Doug Eadline looks at this question in a post at Cluster Connection from yesterday. In the post he gives a lucid description of the difference between user and kernel space communications, and why that difference impacts performance
When interconnects are used in HPC the best performance comes from a “user space” mode. Communication over a network normally takes place through the kernel. (i.e. the kernel manages, and in a sense guarantees, data will get to where it is supposed to go). This communication path, however, requires memory to be copied from the users program space to a kernel buffer. The kernel then manages the communication. On the receiver node, the kernel will accept the data and place it in a kernel buffer. The buffer is then copied to the users program space. The excess copying often adds to the latency for a given network. In addition, the kernel must process the TCP/IP stack for each communication. For applications that require low latency, the extra copying from user program space to kernel buffer on the sending node and then from kernel buffer to user program space on the receiving node can be very inefficient.
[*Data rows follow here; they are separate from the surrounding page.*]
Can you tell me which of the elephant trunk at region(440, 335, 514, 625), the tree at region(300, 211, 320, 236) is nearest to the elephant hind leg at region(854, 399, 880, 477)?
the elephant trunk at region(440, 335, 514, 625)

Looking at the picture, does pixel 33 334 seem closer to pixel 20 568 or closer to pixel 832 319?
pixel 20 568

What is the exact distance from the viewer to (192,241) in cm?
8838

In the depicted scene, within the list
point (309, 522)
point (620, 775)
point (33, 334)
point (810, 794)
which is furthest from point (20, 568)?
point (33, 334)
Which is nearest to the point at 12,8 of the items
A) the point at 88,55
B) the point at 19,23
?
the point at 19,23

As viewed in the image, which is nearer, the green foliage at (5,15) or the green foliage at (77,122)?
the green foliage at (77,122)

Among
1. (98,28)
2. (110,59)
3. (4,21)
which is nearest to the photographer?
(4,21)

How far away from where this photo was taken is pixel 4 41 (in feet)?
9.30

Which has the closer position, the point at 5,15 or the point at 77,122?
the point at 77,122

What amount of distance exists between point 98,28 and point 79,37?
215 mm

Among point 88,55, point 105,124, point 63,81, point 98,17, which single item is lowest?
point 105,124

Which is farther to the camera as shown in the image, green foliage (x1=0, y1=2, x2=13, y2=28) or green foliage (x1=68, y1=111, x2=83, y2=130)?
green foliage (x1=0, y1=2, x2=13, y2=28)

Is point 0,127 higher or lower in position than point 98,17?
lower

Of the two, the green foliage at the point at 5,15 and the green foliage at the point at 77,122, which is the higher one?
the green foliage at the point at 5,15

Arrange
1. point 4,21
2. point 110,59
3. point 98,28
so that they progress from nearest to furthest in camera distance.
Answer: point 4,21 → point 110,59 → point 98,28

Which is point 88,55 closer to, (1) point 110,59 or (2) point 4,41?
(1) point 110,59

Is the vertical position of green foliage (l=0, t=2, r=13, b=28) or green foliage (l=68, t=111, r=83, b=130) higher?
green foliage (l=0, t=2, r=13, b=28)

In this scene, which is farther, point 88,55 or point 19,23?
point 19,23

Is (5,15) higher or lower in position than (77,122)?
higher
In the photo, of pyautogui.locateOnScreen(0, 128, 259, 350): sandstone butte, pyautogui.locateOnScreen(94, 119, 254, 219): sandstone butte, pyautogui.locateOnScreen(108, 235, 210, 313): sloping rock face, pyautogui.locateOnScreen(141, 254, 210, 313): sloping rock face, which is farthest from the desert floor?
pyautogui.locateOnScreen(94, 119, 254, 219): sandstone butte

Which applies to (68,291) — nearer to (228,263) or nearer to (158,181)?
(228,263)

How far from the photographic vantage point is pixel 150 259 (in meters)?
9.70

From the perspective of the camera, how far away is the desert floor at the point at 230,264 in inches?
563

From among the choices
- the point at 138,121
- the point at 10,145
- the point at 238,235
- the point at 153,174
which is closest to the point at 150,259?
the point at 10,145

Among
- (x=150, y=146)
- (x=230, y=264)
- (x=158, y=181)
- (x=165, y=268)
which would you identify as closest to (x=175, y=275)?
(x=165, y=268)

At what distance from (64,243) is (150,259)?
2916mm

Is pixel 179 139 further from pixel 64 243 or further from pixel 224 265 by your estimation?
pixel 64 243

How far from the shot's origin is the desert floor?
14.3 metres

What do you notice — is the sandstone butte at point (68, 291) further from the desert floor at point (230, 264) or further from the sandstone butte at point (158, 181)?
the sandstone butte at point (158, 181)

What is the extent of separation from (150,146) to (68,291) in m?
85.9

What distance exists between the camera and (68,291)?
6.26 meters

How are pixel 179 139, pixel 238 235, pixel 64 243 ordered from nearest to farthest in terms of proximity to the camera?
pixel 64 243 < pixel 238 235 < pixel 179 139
As you probably already know, the canonical example of a user space interconnect today is InfiniBand (Myrinet is in there too, though less popular). Ethernet is the canonical example of a kernel space interconnect. Developers and applications engineers running apps wouldn’t normally be required to care about the particulars of why this works, but it’s good knowledge to put in the old back pocket, and Doug does a fine job explaining it.
Van Jacobsen did an excellent presentation at LCA2006 in Dunedin, NZ, on optimising the Linux TCP stack and ended up with a system that was limited by the bandwidth of RAM, not the speed of the CPU. For more see the LWN article on the talk – http://lwn.net/Articles/169961/ – as well as VJ’s original slides – http://www.lemis.com/grog/Documentation/vj/lca06vj.pdf
s/Jacobsen/Jacobson/
D’oh – I always do that.. 🙁